Further down the route of the Suez Canal, in its southern part, there lie two “lakes” known as the Bitter Lakes, containing saline water. From the Great Bitter Lake, the Finnsirius convoy added twelve more vessels, and the journey continued.

Finally, the fleet of ships set off. The Finnsirius (blue arrow) was the only passenger-classified vessel in the convoy. The green and red dots in the Great Bitter Lake on the map represent waiting ships that joined the fleet heading north. Image: MarineTraffic.
Captain Johnny Forss has skillfully steered the Finnsirius, Finnlines’ inaugural Superstar-class vessel, from Weihai to Suez. The voyage continues further through the Mediterranean en route to Finland.
Finnsirius is en route in the Suez Canal, heading north toward the Port Said harbor and the Mediterranean Sea.

Provisions from Italy and Sweets from Finland

The leg after the Suez Canal is comparatively short compared to the distance already covered by the Finnsirius. The next stop is just a couple of days away in Italy, where the crew is anticipating provisions to restock their supplies.

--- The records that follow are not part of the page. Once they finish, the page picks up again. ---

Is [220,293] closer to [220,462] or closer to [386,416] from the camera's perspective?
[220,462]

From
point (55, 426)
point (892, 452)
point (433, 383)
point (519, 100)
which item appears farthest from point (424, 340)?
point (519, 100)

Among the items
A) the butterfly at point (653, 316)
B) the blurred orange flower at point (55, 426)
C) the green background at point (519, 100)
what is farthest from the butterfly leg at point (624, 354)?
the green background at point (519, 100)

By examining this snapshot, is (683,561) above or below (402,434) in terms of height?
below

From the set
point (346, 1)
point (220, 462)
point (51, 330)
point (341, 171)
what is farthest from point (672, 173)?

After the extended ocean journey, fresh supplies are becoming scarce. From Italy, the crew will be receiving fresh vegetables, salads, and fruits. Italian gelato has also been ordered, along with pizza flour, olive oil, and cheeses. Planned crew changes will also take place in Italy. The remaining crew has also pre-ordered some important Finnish provisions, which the replacement crew will bring onboard: licorice, kiss-kiss candies, and xylitol gum.

Sunset at the Suez
Finnsirius at sunset, passing by the city of Al-Qantara. The Al Salam Bridge, part of the Suez Canal, is already visible on the horizon.
The route of the Finnsirius through the Suez Canal. The current heading is northwest towards Italy. Image: MarineTraffic.